Top China general accused of leaking nuclear secrets to US, WSJ says


NEW YORK: China’s top general is suspected of passing secret information about the country’s nuclear weapons program to the US, according to a report in the Wall Street Journal, which cited unidentified people familiar with a high-level briefing on the allegations.

Zhang Youxia (pic), 75, is also accused of accepting bribes for official acts, including the promotion of an officer to the post of defence minister, the newspaper reported on Sunday (Jan 25). The briefing was held before China’s Defence Ministry announced on Saturday that it was investigating Zhang, WSJ said.

The general is alleged to have leaked core technical data on China’s nuclear weapons to the US and is being probed for allegedly forming political cliques and abusing his authority on military decisions, according to the report, which goes beyond China’s announcement that it was investigating Zhang, a Politburo member and one-time ally of President Xi Jinping.

Officials are scrutinising Zhang’s oversight of a powerful agency responsible for the research, development and procurement of military hardware, the WSJ said, adding that he’s alleged to have accepted significant sums of money in exchange for official promotions in the procurement system.

Neither Zhang nor Gu could be reached for comment, the newspaper said. The Chinese Embassy in Washington also didn’t respond to its questions, nor did the defence ministry respond to a request for comment.

Liu Zhenli, a member of the Communist Party’s Central Military Commission, is also being investigated, according to Saturday’s brief statement that referred to "serious discipline and law violations.”

§ REQUIRED TASK 1
How old is Zhang Youxia, according to the news article about the Chinese general?

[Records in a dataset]
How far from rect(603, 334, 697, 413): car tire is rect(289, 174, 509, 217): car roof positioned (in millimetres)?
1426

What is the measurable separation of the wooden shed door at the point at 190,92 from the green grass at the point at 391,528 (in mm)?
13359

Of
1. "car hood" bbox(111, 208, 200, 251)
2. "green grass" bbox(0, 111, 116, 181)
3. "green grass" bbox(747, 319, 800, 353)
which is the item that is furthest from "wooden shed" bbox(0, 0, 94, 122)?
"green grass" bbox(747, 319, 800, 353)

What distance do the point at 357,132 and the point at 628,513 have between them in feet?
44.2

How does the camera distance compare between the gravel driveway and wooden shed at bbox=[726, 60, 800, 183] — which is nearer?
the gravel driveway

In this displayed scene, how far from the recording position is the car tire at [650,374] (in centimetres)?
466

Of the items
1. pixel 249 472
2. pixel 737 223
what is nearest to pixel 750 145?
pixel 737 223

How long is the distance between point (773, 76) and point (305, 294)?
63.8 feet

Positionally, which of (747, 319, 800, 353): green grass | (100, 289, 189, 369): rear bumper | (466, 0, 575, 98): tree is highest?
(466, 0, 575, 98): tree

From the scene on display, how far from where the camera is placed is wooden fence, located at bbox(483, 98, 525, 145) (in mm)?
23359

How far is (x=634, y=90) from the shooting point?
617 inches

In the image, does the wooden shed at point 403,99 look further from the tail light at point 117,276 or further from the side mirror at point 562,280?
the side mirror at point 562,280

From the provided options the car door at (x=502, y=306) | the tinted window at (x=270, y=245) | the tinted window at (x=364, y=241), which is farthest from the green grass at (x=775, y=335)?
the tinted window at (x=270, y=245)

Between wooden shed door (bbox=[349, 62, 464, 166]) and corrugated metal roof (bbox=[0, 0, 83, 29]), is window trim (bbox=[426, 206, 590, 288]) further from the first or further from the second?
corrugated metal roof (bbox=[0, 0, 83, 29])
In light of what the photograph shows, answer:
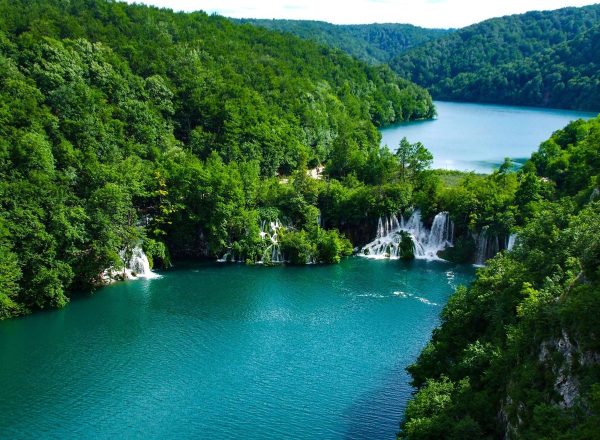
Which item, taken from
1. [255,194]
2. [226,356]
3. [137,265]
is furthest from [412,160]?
[226,356]

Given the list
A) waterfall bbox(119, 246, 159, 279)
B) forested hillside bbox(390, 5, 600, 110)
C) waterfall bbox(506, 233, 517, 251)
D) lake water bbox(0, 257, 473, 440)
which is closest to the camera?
lake water bbox(0, 257, 473, 440)

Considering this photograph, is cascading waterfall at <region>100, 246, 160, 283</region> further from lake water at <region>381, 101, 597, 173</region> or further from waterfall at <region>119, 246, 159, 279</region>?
lake water at <region>381, 101, 597, 173</region>

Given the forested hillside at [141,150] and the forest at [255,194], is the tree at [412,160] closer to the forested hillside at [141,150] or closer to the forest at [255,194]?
the forest at [255,194]

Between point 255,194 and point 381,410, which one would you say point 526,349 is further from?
point 255,194

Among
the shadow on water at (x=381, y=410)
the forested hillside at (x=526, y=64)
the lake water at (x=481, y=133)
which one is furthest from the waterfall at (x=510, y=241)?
the forested hillside at (x=526, y=64)

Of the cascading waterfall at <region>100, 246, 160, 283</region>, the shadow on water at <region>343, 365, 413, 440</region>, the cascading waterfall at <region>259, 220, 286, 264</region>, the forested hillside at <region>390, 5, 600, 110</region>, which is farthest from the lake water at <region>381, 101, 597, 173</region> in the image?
the shadow on water at <region>343, 365, 413, 440</region>

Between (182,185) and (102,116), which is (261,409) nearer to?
(182,185)

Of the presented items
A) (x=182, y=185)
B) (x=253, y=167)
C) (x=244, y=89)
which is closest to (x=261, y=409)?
(x=182, y=185)
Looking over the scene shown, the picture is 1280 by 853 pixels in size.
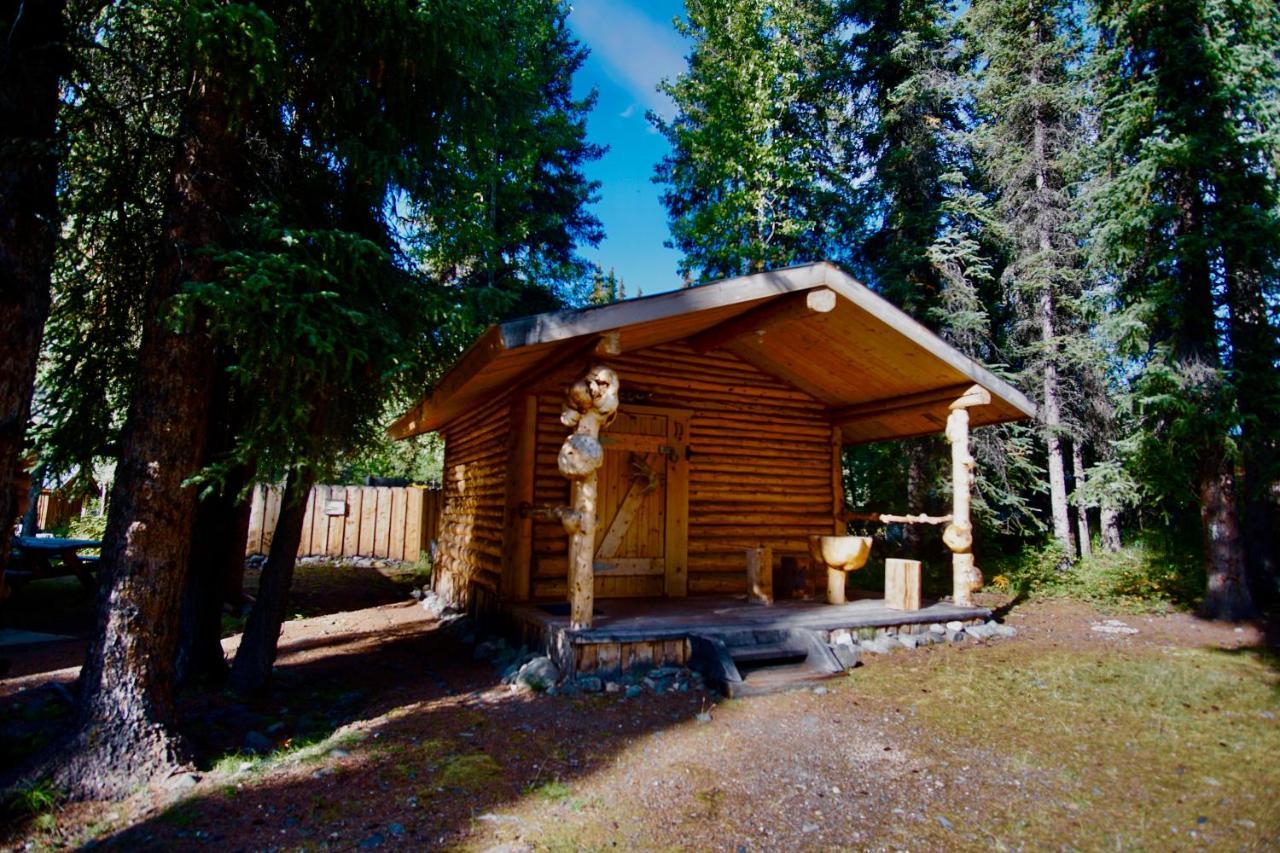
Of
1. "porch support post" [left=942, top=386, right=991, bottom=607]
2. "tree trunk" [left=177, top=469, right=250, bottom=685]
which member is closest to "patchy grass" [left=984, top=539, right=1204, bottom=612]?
"porch support post" [left=942, top=386, right=991, bottom=607]

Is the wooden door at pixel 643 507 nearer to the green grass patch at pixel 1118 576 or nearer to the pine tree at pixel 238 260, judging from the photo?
the pine tree at pixel 238 260

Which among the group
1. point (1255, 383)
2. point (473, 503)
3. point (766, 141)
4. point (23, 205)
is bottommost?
point (473, 503)

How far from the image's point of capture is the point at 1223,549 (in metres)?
8.78

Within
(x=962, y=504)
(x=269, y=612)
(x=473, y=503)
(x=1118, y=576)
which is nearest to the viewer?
(x=269, y=612)

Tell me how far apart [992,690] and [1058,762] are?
1.57 m

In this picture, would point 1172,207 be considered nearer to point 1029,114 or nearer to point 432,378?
point 1029,114

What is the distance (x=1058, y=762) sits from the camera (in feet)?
13.8

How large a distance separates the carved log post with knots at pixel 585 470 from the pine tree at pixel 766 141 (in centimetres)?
1257

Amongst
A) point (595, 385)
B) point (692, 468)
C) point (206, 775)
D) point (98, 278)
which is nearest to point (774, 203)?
point (692, 468)

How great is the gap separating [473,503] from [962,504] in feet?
21.7

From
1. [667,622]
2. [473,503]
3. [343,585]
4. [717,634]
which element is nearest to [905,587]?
[717,634]

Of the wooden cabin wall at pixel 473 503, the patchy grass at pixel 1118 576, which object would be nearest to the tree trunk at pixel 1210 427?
the patchy grass at pixel 1118 576

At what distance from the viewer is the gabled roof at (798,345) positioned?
A: 5984mm

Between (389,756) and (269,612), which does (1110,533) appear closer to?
(389,756)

§ REQUIRED TASK 2
Select every line in the records that contains the word "tire".

§ PROBLEM SOLUTION 1
75

§ PROBLEM SOLUTION 2
How far from rect(603, 334, 697, 413): car tire is rect(289, 174, 509, 217): car roof positioned (in millimetres)?
In this displayed scene, how far from the recording position is the car tire at [650,374] (in centimetres)?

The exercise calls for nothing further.